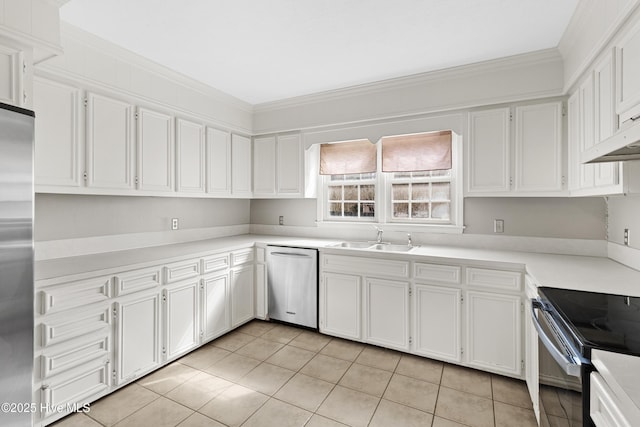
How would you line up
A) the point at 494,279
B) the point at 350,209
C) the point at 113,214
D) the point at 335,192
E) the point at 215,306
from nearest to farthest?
1. the point at 494,279
2. the point at 113,214
3. the point at 215,306
4. the point at 350,209
5. the point at 335,192

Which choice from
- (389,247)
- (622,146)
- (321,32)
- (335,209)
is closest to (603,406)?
(622,146)

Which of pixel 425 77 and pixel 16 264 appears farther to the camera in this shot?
pixel 425 77

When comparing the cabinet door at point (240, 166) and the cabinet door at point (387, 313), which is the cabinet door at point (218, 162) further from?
the cabinet door at point (387, 313)

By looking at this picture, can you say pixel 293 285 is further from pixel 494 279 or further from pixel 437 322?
pixel 494 279

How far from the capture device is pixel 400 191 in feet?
11.3

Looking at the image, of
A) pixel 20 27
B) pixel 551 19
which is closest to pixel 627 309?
pixel 551 19

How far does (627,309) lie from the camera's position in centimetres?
133

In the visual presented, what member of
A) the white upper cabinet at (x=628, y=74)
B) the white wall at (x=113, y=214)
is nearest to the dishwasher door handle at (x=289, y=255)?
the white wall at (x=113, y=214)

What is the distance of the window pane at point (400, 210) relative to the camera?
3428 millimetres

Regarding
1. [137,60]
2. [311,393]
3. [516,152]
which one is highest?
[137,60]

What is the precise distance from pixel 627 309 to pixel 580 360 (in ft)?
1.78

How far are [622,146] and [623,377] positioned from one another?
0.75 meters

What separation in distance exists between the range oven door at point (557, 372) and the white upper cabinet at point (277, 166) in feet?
8.99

···

- [Exercise]
Revise all of the lines above so that "camera" becomes "viewer" everywhere and nothing else changes. Leave the pictures out of your answer.

- [Expected answer]
How would you line up
A) the point at 494,279
B) the point at 350,209
C) the point at 113,214
D) the point at 335,192
E) the point at 215,306
from nearest to farthest?
1. the point at 494,279
2. the point at 113,214
3. the point at 215,306
4. the point at 350,209
5. the point at 335,192

Which choice from
- (389,247)
- (622,146)
- (321,32)
- (335,209)
is closest to (603,406)?
(622,146)

Which of pixel 425 77 and pixel 16 264 appears farther to the viewer in this shot?
pixel 425 77

When comparing the cabinet door at point (240, 166) and the cabinet door at point (387, 313), which is the cabinet door at point (218, 162) further from?
the cabinet door at point (387, 313)

By looking at this picture, can you say pixel 293 285 is further from pixel 494 279 or further from pixel 437 322?
pixel 494 279

How far from the capture device is pixel 400 191 in feet?
11.3

Looking at the image, of
A) pixel 20 27
B) pixel 551 19
which is closest to pixel 627 309?
pixel 551 19

How far does (627,309) lie from the viewer's position in centimetres?
133

In the visual presented, what member of
A) the white upper cabinet at (x=628, y=74)
B) the white wall at (x=113, y=214)
is nearest to the dishwasher door handle at (x=289, y=255)?
the white wall at (x=113, y=214)

What is the distance of the window pane at point (400, 210) relative to the viewer?
3428 millimetres

Regarding
1. [137,60]
2. [311,393]
3. [516,152]
which one is highest?
[137,60]

What is the precise distance from pixel 627 309 to pixel 580 360 (in ft)?
1.78

How far are [622,146] and [623,377] positioned from one another?
0.75 meters

What separation in distance exists between the range oven door at point (557, 372) and the white upper cabinet at point (277, 166) in feet?
8.99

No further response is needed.